Un giorno, mentre lavora nei campi, Tulga si imbatte in un bambino di circa dieci anni di nome Tuntuulei (Tenuun-Erdene Garamkhand), che vive con i nonni, perché sua madre lavora nella città. Inizialmente tra loro si instaura un rapporto di sfida, che pian piano si appianerà, lasciando spazio a un legame fatto di stima e condivisione. Tulga deciderà di prendere il bambino sotto la sua ala protettiva e capisce così che è in grado di dare a Tuntuulei tutto quell'affetto paterno di cui ha bisogno e che a lui stesso non era mai stato concesso da suo padre.
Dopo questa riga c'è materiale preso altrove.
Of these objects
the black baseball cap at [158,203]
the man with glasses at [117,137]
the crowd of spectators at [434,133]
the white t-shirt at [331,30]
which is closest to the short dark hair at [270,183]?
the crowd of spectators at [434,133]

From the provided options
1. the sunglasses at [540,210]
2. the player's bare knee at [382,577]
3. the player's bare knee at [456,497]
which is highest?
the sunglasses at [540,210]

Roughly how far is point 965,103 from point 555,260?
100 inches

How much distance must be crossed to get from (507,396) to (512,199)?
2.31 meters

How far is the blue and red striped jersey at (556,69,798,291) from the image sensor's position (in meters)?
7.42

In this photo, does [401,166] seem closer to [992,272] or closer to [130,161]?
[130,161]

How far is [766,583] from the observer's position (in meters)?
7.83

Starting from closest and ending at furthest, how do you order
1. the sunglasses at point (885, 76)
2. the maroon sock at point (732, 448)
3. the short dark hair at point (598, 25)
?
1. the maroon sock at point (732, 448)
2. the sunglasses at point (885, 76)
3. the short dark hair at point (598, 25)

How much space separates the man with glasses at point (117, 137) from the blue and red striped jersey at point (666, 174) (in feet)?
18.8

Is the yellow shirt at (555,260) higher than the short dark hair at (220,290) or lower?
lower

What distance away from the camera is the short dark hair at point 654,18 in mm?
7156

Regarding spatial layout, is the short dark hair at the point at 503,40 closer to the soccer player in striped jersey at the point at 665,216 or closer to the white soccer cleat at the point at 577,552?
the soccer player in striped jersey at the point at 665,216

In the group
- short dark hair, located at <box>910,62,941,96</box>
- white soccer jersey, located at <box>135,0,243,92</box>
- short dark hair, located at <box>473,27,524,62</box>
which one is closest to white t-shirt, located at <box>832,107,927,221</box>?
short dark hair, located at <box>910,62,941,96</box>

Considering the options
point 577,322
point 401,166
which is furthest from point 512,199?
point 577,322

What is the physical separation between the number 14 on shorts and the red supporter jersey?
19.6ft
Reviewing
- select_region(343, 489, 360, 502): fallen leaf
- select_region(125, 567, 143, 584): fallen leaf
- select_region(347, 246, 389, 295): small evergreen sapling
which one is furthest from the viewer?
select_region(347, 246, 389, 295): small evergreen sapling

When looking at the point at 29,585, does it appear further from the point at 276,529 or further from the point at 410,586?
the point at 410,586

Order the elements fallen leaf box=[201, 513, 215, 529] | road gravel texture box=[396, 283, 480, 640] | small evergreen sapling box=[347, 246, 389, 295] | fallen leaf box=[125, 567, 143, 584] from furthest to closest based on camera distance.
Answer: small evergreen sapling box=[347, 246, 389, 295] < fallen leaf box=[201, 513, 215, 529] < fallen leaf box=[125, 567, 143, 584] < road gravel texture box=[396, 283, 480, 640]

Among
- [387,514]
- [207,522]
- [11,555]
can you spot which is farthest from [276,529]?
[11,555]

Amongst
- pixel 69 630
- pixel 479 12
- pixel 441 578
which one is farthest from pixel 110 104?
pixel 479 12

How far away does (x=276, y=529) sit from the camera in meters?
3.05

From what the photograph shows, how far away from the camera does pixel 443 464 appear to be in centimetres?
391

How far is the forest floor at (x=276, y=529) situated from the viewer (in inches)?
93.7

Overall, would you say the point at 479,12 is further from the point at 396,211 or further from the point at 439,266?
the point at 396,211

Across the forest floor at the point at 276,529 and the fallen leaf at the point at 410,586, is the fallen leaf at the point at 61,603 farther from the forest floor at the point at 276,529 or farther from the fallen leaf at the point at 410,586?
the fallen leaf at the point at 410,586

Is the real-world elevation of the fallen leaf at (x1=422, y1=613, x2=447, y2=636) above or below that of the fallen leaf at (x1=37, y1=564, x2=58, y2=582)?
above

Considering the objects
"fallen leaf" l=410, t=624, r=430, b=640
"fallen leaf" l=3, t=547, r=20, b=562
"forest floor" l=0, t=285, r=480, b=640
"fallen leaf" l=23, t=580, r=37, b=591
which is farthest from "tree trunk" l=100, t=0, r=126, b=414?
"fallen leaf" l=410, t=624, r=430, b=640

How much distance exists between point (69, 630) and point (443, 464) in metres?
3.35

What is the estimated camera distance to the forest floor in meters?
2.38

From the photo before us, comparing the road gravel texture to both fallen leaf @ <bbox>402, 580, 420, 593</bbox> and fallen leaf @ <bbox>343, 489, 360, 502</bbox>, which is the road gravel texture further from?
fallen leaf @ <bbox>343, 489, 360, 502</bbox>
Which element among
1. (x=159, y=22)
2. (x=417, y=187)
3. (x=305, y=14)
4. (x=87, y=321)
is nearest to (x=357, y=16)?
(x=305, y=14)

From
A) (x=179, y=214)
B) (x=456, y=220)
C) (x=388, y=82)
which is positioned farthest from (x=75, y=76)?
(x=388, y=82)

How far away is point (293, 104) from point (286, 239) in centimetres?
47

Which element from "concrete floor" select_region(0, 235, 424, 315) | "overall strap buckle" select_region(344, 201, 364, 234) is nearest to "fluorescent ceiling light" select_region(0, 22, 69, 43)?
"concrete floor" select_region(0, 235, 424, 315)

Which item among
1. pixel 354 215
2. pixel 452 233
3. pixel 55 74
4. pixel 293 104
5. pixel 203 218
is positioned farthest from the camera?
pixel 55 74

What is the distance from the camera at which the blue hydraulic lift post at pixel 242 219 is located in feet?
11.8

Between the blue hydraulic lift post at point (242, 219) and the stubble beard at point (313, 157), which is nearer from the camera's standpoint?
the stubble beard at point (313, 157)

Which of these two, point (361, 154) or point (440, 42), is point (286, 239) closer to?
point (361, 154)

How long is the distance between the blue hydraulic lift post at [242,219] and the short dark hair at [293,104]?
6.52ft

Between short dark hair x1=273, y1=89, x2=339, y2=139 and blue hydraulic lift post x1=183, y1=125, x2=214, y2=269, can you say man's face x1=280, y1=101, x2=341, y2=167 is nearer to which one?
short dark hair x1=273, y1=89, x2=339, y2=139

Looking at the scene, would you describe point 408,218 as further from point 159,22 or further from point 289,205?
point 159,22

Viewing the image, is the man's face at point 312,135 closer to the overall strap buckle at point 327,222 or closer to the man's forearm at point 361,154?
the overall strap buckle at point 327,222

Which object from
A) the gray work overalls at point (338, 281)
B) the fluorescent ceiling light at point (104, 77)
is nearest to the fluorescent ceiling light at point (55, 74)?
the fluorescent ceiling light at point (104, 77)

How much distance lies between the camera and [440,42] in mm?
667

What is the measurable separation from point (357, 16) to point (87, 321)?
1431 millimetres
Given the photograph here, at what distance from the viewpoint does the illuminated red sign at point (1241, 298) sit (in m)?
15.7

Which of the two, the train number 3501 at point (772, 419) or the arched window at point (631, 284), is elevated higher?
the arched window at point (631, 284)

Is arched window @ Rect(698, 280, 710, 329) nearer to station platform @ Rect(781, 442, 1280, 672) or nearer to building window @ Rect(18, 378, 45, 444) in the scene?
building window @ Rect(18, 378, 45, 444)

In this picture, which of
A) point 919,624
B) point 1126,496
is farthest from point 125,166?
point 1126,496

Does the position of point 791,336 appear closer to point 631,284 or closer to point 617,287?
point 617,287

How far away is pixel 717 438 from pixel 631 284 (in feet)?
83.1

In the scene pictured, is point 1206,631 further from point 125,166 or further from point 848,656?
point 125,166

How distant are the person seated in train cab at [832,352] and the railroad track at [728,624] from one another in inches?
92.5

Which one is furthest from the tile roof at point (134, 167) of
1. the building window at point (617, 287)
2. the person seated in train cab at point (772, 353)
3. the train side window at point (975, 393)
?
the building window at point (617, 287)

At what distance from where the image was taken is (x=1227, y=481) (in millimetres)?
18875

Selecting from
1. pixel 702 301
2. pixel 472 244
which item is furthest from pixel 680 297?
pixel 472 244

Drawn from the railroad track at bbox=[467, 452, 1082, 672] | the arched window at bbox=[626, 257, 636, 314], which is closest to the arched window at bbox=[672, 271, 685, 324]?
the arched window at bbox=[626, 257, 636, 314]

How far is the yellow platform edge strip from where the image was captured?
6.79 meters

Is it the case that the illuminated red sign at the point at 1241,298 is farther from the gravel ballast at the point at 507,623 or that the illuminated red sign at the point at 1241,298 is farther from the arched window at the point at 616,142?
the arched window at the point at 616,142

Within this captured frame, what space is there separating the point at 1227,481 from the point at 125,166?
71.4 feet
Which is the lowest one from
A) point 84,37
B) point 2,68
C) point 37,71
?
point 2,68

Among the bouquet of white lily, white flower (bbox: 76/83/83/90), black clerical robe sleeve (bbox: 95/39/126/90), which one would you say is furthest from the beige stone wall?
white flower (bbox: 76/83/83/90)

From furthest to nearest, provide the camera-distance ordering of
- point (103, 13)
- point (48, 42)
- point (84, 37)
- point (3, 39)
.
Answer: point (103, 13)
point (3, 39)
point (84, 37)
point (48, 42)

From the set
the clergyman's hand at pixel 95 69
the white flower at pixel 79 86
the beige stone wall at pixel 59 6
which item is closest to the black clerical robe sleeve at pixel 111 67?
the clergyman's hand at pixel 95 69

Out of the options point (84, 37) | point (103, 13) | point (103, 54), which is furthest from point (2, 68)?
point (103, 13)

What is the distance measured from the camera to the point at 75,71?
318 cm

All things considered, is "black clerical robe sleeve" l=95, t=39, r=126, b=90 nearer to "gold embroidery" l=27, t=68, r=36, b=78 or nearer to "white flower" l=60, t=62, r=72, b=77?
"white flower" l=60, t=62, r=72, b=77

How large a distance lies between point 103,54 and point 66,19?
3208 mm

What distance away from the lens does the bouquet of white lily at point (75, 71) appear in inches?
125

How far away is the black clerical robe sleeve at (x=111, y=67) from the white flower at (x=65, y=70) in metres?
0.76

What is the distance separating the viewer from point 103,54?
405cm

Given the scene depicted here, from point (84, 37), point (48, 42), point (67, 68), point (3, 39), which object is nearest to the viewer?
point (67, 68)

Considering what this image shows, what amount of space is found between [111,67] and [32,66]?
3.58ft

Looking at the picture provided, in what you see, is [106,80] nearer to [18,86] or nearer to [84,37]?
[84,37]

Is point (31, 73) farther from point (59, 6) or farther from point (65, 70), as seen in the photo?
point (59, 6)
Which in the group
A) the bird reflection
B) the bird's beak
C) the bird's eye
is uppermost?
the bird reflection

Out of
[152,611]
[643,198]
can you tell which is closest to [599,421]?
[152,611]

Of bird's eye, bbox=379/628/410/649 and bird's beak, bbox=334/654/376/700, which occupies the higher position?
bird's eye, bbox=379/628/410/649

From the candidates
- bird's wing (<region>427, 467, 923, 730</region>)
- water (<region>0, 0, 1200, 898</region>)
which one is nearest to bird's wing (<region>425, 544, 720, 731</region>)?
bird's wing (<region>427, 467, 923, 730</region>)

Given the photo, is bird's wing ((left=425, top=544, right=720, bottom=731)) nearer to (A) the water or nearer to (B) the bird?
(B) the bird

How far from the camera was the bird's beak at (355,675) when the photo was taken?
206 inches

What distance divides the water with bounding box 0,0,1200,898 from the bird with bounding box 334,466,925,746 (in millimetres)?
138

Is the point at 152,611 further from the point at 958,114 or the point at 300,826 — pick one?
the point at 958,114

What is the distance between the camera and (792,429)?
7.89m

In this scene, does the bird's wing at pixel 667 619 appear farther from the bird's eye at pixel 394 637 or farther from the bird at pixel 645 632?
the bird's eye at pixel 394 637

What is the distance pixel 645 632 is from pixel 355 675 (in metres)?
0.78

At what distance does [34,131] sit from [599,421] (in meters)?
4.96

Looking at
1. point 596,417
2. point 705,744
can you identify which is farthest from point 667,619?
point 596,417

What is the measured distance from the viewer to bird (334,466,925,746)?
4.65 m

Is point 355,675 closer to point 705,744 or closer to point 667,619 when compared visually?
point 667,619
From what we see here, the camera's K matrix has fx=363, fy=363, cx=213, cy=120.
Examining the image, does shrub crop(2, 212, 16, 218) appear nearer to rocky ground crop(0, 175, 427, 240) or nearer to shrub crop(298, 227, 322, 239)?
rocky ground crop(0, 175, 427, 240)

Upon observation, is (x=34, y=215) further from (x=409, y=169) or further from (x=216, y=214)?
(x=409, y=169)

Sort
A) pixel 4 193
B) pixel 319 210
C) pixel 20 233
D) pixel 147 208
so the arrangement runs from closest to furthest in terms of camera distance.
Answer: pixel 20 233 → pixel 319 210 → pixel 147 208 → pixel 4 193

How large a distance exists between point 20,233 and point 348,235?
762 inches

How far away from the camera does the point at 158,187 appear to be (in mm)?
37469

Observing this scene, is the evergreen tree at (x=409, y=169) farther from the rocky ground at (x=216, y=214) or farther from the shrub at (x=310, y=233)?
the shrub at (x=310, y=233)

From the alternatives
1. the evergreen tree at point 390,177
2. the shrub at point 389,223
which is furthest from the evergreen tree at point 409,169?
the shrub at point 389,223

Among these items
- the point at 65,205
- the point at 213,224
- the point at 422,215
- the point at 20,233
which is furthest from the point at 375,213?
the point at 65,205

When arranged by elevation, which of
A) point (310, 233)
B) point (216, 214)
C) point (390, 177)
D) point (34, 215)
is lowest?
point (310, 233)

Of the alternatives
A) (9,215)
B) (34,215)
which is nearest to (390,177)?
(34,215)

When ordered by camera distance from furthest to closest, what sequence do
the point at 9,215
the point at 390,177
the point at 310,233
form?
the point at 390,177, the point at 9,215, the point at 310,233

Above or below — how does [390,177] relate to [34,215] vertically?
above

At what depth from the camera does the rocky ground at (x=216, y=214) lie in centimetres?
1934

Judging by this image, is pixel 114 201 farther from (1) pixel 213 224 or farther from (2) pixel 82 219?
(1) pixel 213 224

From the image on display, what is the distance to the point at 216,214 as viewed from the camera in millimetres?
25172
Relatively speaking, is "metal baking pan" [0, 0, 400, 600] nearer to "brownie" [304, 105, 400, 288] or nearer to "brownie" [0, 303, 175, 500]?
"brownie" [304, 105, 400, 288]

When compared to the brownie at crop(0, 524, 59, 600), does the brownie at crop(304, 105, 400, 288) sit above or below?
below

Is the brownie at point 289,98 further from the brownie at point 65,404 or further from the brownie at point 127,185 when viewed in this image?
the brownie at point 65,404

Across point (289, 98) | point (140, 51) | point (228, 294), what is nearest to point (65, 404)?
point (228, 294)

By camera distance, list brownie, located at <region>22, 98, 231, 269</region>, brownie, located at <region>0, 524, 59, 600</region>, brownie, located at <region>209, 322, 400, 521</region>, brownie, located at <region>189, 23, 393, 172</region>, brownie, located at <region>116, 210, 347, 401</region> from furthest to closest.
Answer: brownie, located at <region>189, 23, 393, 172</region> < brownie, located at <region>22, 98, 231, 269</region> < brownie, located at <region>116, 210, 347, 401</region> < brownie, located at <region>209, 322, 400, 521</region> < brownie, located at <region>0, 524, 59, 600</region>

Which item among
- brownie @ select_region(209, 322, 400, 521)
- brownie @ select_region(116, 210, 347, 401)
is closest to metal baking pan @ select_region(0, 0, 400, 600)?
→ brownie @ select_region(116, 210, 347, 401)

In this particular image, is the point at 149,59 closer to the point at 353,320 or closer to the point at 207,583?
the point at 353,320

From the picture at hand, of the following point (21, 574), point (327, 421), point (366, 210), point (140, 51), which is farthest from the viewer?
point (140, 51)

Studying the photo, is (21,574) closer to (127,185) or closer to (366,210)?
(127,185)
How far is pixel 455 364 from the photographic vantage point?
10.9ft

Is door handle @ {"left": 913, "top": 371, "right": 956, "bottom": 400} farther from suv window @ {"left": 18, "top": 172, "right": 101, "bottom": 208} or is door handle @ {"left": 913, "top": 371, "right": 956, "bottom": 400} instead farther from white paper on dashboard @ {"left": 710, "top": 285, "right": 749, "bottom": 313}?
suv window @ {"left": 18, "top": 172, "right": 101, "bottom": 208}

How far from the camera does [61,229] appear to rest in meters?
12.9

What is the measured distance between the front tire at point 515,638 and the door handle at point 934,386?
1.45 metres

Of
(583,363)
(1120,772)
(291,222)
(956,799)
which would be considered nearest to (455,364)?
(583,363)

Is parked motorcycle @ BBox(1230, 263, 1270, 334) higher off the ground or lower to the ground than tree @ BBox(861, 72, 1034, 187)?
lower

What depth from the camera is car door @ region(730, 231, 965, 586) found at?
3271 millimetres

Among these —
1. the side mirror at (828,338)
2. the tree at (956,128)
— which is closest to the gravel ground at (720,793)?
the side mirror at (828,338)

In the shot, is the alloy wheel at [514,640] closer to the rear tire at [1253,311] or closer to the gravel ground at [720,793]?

Mentre l'ultima luna piena di settembre è sempre più vicina, Tulgs si rende conto che sono riamasti pochi giorni da trascorrere in compagnia di Tuntuulei, prima di fare ritorno in città.
Con Amarsaikhan Baljinnyam Tenuun-Erdene Garamkhand Damdin Sovd Davaasamba Sharaw
Produzione: Mongolia , 2023 , 90min.
Amarsaikhan Baljinnyam, alla sua opera prima, offre l'occasione di conoscere nel profondo un mondo che raramente compare sui nostri schermi.
Lo fa a partire da un romanzo di T. Bum-Erden scrivendo la sceneggiatura, dirigendo e interpretando il ruolo di Tulgaa avendo alle spalle una consolidata carriera di attore. Ha fatto così totalmente propria questa storia che chiede allo spettatore una disponibilità che poi sa ricompensare. Domanda cioè a chi guarda di dimenticare i ritmi e i tempi della narrazione cinematografica occidentale per lasciarsi immergere in un'area antropogeografica in cui la dimensione temporale assume modalità profondamente diverse.
È in fondo ciò che deve fare il protagonista nel momento in cui lascia la città (scopriremo verso la fine del film qual è la sua professione) per ritrovare nella yurta in cui è cresciuto (e nello spazio sconfinato in cui è immersa) un modo di vivere (e di morire) che forse aveva pensato di potersi lasciare per sempre alle spalle. È un luogo in cui bisogna stare in piedi su un cavallo in cima a una collina per poter sperare di avere abbastanza campo per fare una telefonata così come le abitazioni sono davvero distanti le une dalle altre. Questo lascia ampi margini di solitudine che è poi la dimensione in cui Tulga si immerge per portare a termine il lavoro iniziato dal patrigno.